Harris left the D-League and the states for Mexico and signed to play in the country’s premier basketball league, Liga Nacional de Baloncesto Professional. He’s earned the respect of the Mexican sports press and became a fan favorite as one of the best players in the league.

"It was a blessing to play with my brother," Franco said. "He became the top Mexican-American player in the entire country."

Overcoming injury and World Cup disappointment

As one of the best players in the country, Harris played his way onto the national basketball team. Despite being paid to play the game he dedicated his life to, success in Mexico didn’t come without struggle.
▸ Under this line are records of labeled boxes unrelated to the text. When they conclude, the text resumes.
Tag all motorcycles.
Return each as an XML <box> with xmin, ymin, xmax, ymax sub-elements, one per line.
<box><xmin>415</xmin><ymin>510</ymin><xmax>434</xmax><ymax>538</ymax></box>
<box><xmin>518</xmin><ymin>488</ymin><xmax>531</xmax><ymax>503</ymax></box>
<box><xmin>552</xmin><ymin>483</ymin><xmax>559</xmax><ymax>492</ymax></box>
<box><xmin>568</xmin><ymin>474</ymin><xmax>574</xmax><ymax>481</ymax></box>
In 2013, Harris tore his ACL and couldn’t walk five months before playing at the FIBA Americas Championship for Men.

"I worked really hard to get back on the court and play again, Harris said. "I wanted to play for the national team and continue my playing career, but I knew teams weren’t going to pay an injured player."

Harris did recover and signed a new contract. 

He also lifted the country to a gold medal victory with his epic fourth quarter performance. However, disappointment would set in again when he wasn’t invited back to play on the national team the following year. He had his sights set on playing in the 2014 World Cup in Spain, where some of international basketball’s biggest stars take center stage, including Team U.S.A that features cream of the crop NBA players.  

"I thought they’d ask me to play on the national team again after how I played the year before," said Harris. "We didn’t just qualify for the World Cup, we won the tournament."  

Harris admits the experience wasn’t flawless. It was a struggle to be away from family and friends for half of the year. The league was also still in its infancy, barely a decade old. At times, it lacked the overall organization of more established sports leagues in North America.

Despite feeling slighted by the Mexican national team and adjusting to another culture away from family and friends, Harris continued to play in the LNBP until 2020, but returned home during the pandemic. Playing basketball is the only job he’s ever had. He says he’s in a comfortable position right now and surveying his next move.

Javon Harris (R) often plays basketball in Mexico. 

Sticking close to the game

Harris is a classic hooper, a gym-rat whose passion is fueled by competing on a basketball court. At age 42, when Harris isn’t with his one-year-old daughter, he’s still in the gym working on his craft.

He still trains every morning and plays in night leagues to stay in shape. Harris says the whole pandemic shutdown disrupted his life and career. He’s considered going back to play in Mexico this upcoming season, but has more to think about now with a young family.

Harris is also thinking about what he wants to do when he decides his playing days are over. 

He’s thought about coaching or conducting private training lessons and workouts to stay close to the game. He’s confident that what he’s learned along his career path can benefit the next generation of players.

"There’s not many people walking around that can say they’ve won a gold medal," Harris said. "I’m sure you won’t find me too far away from the game.  Basketball is the only life I know. I really don’t know what else to do."